Psychoscope-Blog – Wenn sich Verbrechen auszahlen
Die Vorteile krimineller Aktivitäten wurden bereits in verschiedenen kriminologischen Forschungsstudien nachgewiesen: Sicherung der Versorgung, Erzielung schneller Gewinne, Anerkennung unter Gleichgesinnten, Gruppenzugehörigkeit und Sonderstatus sind einige Beispiele dafür.

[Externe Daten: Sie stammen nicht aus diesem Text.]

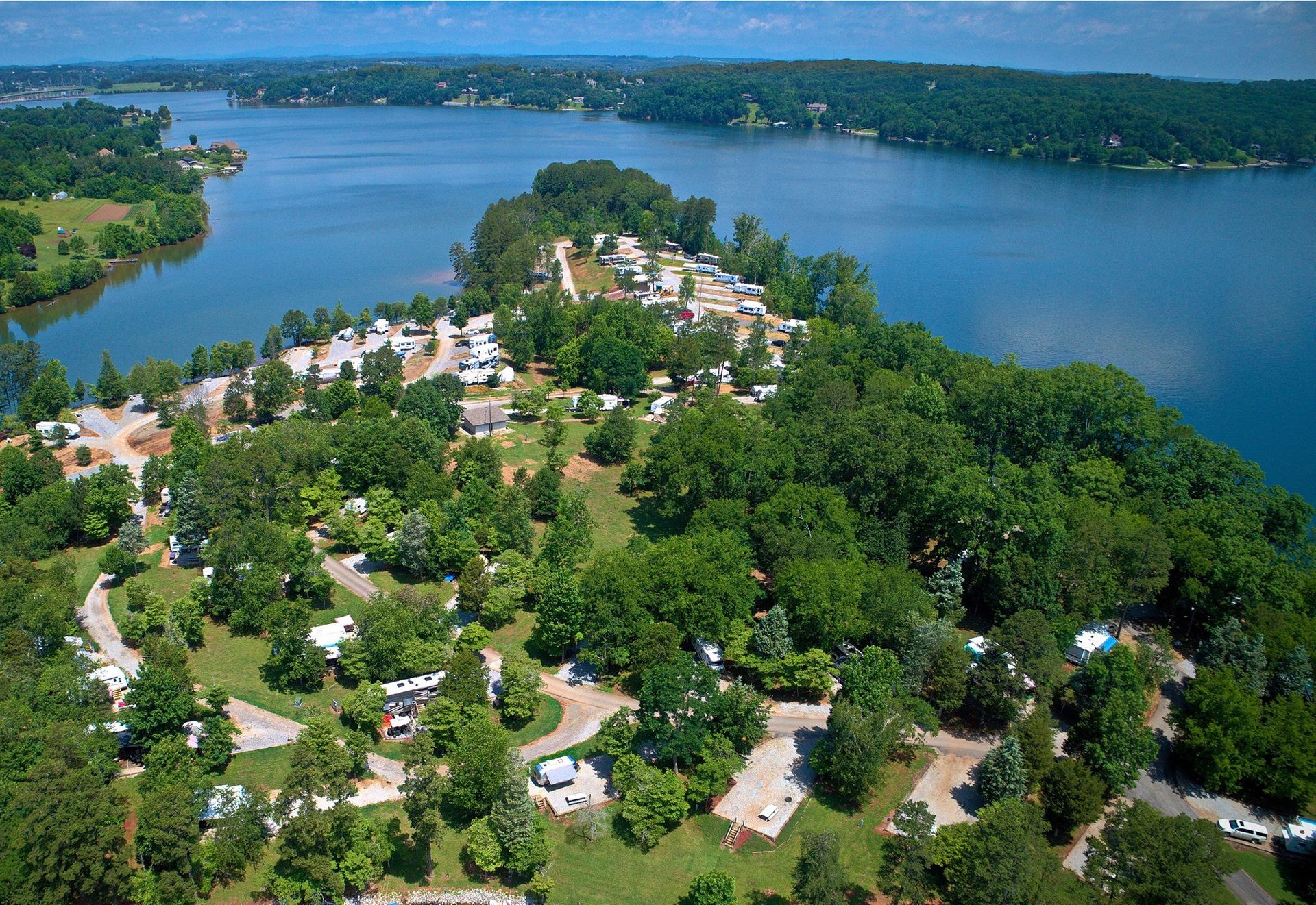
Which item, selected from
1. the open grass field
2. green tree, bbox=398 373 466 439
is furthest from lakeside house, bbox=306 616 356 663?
green tree, bbox=398 373 466 439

Der Psychologe Peter Letkemann schrieb 1973 über einen Einbruch: «genauer gesagt müssen drei Arten von Fähigkeiten erlernt werden [...]: die mechanischen (Werkzeuge und Verfahren), die organisatorischen (Planung und Ausführung) und die sozialen (Kontrolle der jeweiligen Konflikte und Umgang mit den Opfern).» Diese Kompetenzen fallen sowohl in den Bereich des Wissens als auch in den der zwischenmenschlichen Fähigkeiten.
Für Personen mit Vorstrafe sind die Wiedereingliederung und die Arbeitssuche schwierige Phasen. Da die Betroffenen weder Diplom noch Berufserfahrung vorweisen können, müssen sie häufig Tätigkeiten ausüben, für die keine Qualifikation gefordert ist und die schlecht bezahlt sind. Hinzu kommt, dass die Vorstrafe den Zugang zu manchen Arbeitsplätzen verhindert. Und auch, was das Umfeld denkt, kann belastend sein. Je schwieriger diese Hindernisse zu überwinden sind, desto stärker entsteht daher der Eindruck, die Rückkehr zur kriminellen Aktivität könne vorteilhaft sein.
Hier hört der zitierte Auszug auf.